Au total, une bd étonnante, surprenante, avec quelques faiblesses, sans doute, mais qui parvient à passionner le lecteur, avec son thème, avec ses rebondissements, avec son graphisme plein de promesses. Un livre à découvrir, croyez-moi !

J’irai cacher sur vos tombes

(dessin : Macutay, Ortiz, Scietronc – scénario : Jean-David Morvan – couleur : Hiroyuki Ooshima – éditeur : Glénat – 112 pages – parution : mars 2020)

C’est en juin 1959 que Boris Vian est mort, dans une salle de cinéma privée, pendant qu’il assistait à la projection du navet inspiré par son livre « J’irai cracher sur vos tombes ».

Le 10 mars dernier, on fêtait le centenaire de la naissance de cet auteur qui aura marqué son époque dans bien des domaines, celui de la littérature, celui du jazz, celui de la chanson, celui de la critique musicale, celui du théâtre avec, par exemple, l’extraordinaire « Goûter des généraux ».

Et c’est donc à cette occasion qu’un scénariste un peu fou ose se lancer, à son tour, dans l’adaptation d’un des romans les plus sulfureux de ce touche-à-tout de génie qu’était l’auteur de « L’écume des jours » et du « Déserteur ».

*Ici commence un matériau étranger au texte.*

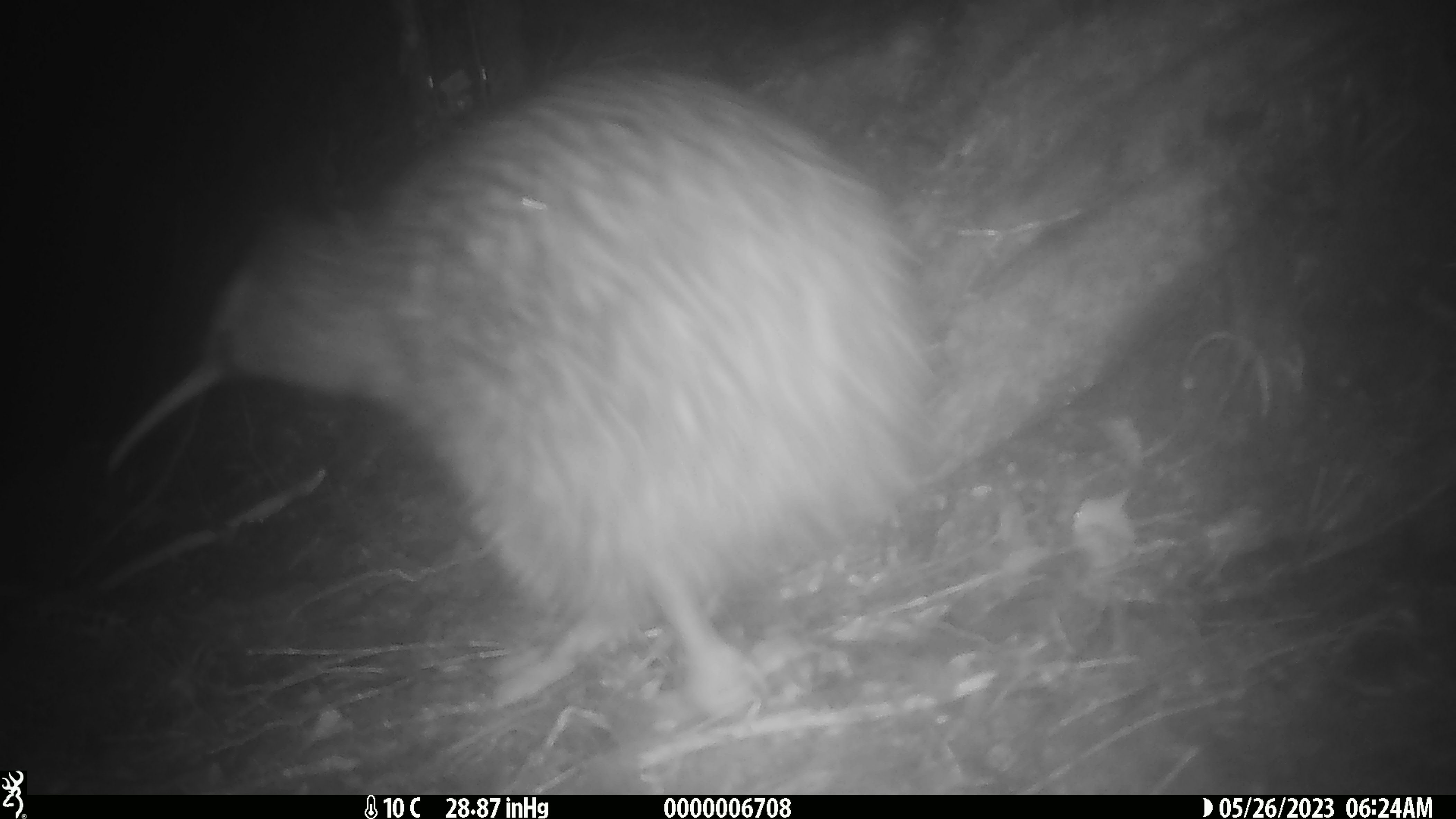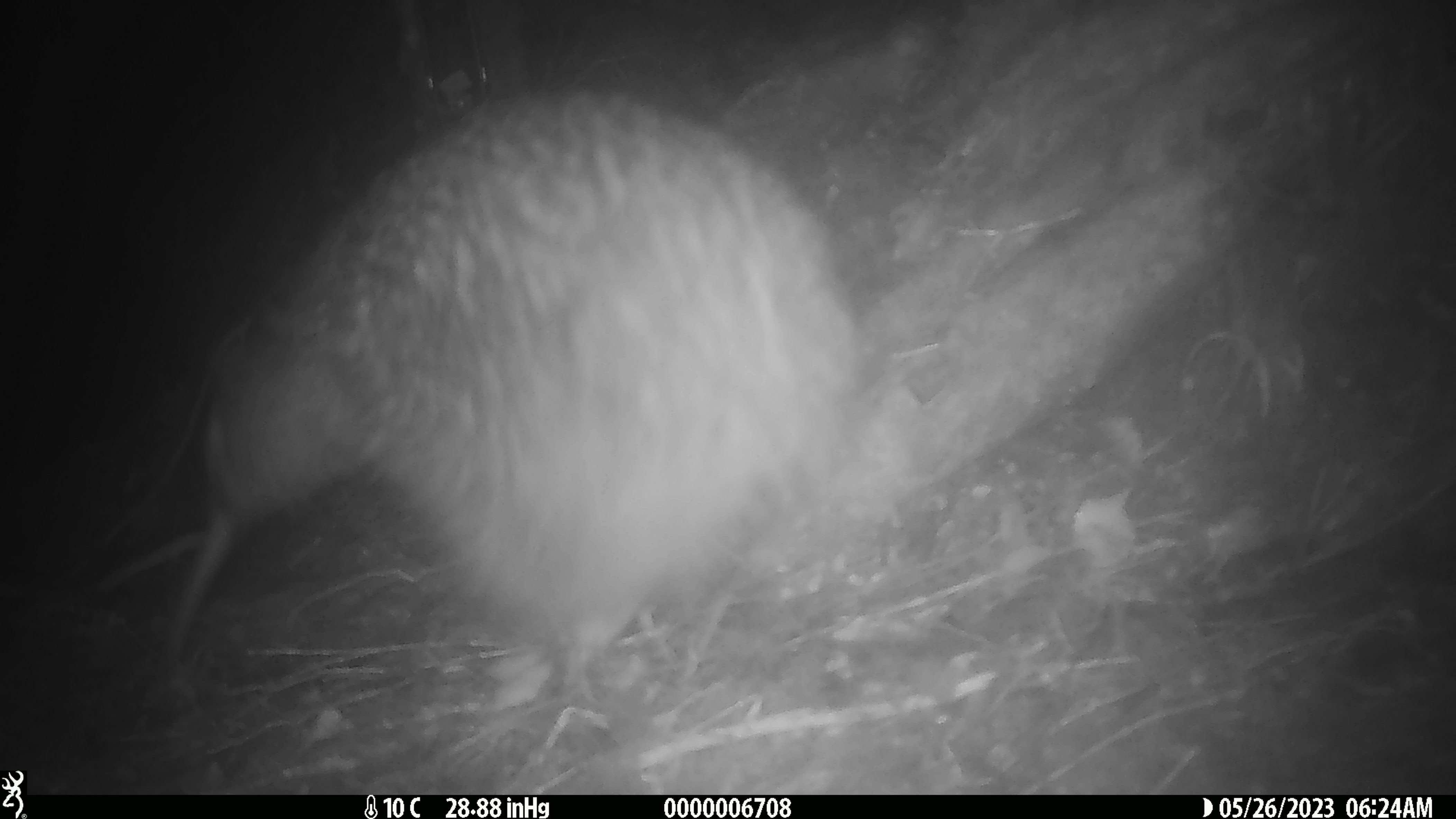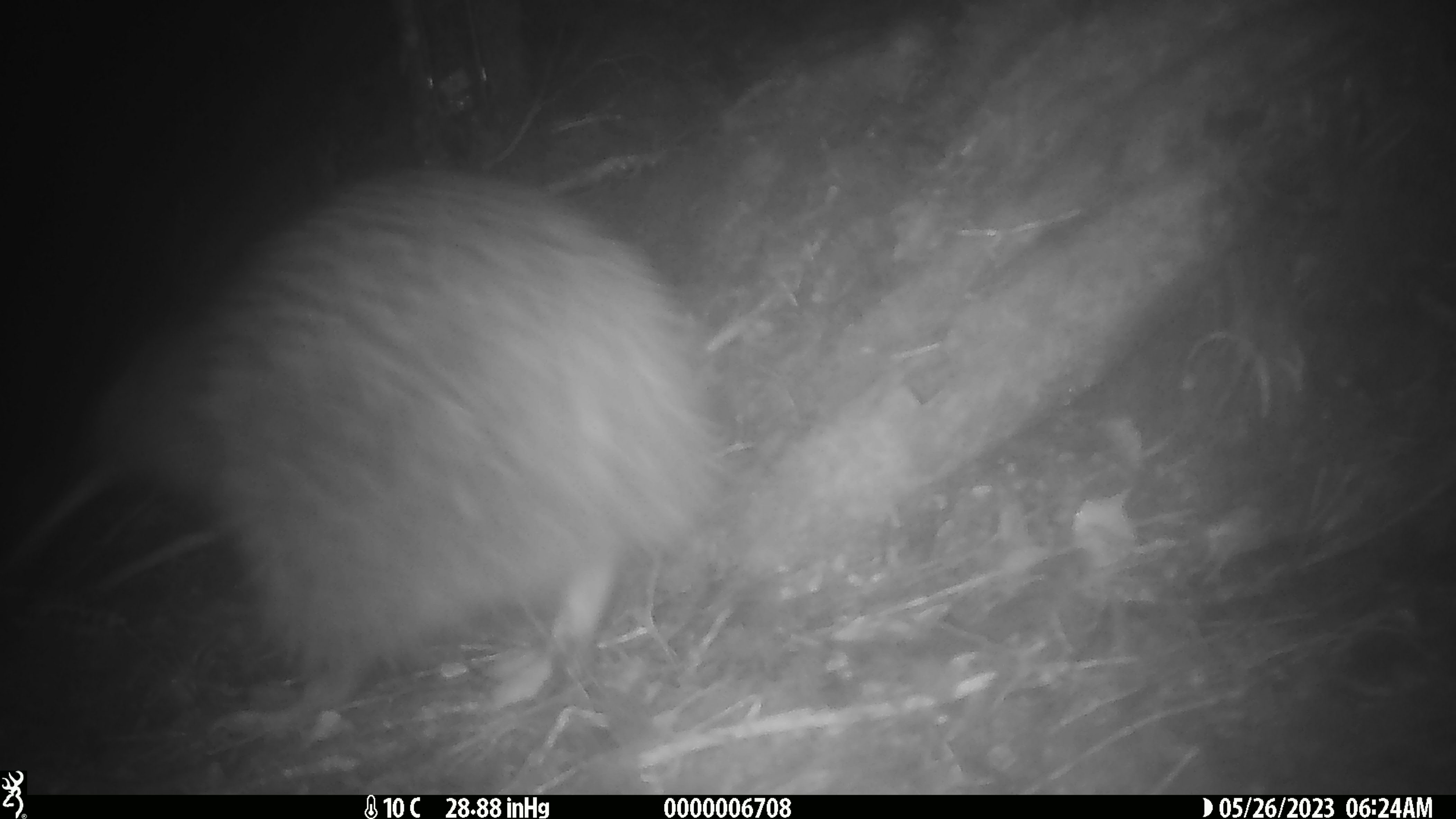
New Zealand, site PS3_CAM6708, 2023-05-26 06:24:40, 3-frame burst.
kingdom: Animalia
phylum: Chordata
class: Aves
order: Apterygiformes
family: Apterygidae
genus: Apteryx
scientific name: Apteryx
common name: kiwi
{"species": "kiwi (Apteryx)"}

Jean-David Morvan, par ailleurs scénariste d’une série exceptionnelle de par son ancrage dans l’Histoire et de par sa portée émotionnelle, « Irena », a évité tous les écueils contre lesquels le cinéma avait prisé ses ambitions. Et ce, tout simplement, en revenant à l’âme-même du livre originel de Vian. Un livre qu’il a écrit sous le pseudonyme de Vernon Sullivan, un livre qui avait l’air d’un polar américain à la James Hadley Chase, ou à la Carter Brown, mais qui s’en éloignait totalement par les thèmes abordés : le racisme, la sexualité omniprésente, le métissage, la haine, la mort et l’amour sans cesses mêlés de la manière la plus triviale qui soit.

A partir de l’histoire de Lee Anderson, fils blanc d’une métisse, jeune homme voulant venger l’assassinat de son frère noir, Morvan nous emmène dans une vraie tragédie humaine. Puisque c’est à cause de l’amour « mixte » dans une Amérique au racisme institutionnel, c’est par l’amour que Lee va vouloir se venger. Et, ainsi, devenir à son tour le symbole de la mort se mêlant toujours à l’amour.

Le dessin est un dessin de mouvement et d’expression qui colle parfaitement à l’ambiance créée par les mots de Boris Vian. Ne me demandez pas comment ont collaboré les trois dessinateurs de cet album, mais la réussite est au rendez-vous, sans aucun doute possible. Grâce à leur sens de la forme, c’est évident, mais aussi grâce à une utilisation très symbolique de la couleur. Comment ne pas être séduit, en effet, par les scènes qui montrent les étreintes les plus charnelles, des scènes nimbées d’une couleur aux chauds frémissements ?

Avec, et on le sent, on le sait dès les premiers dessins, la mort comme ultime solution, cet album ne trahit en rien Boris Vian, tout en parvenant à être, au-delà du simple hommage, une passionnante bande dessinée !

Gunfighter

(dessin : Michel Rouge – scénario : Christophe Bec – couleurs : Corentin Rouge – éditeur : Glénat – 56 pages – parution : août 2019)

Michel Rouge est un des dessinateurs réalistes les plus doués qui soit. C’est comme assistant de Chéret pour ses « Rahan » qu’il a commencé une carrière riche qui l’a vue, aussi, être l’auteur du « Marshall Blueberry ». Force est de reconnaître, cependant, qu’il n’est pas vraiment reconnu à la hauteur de son talent.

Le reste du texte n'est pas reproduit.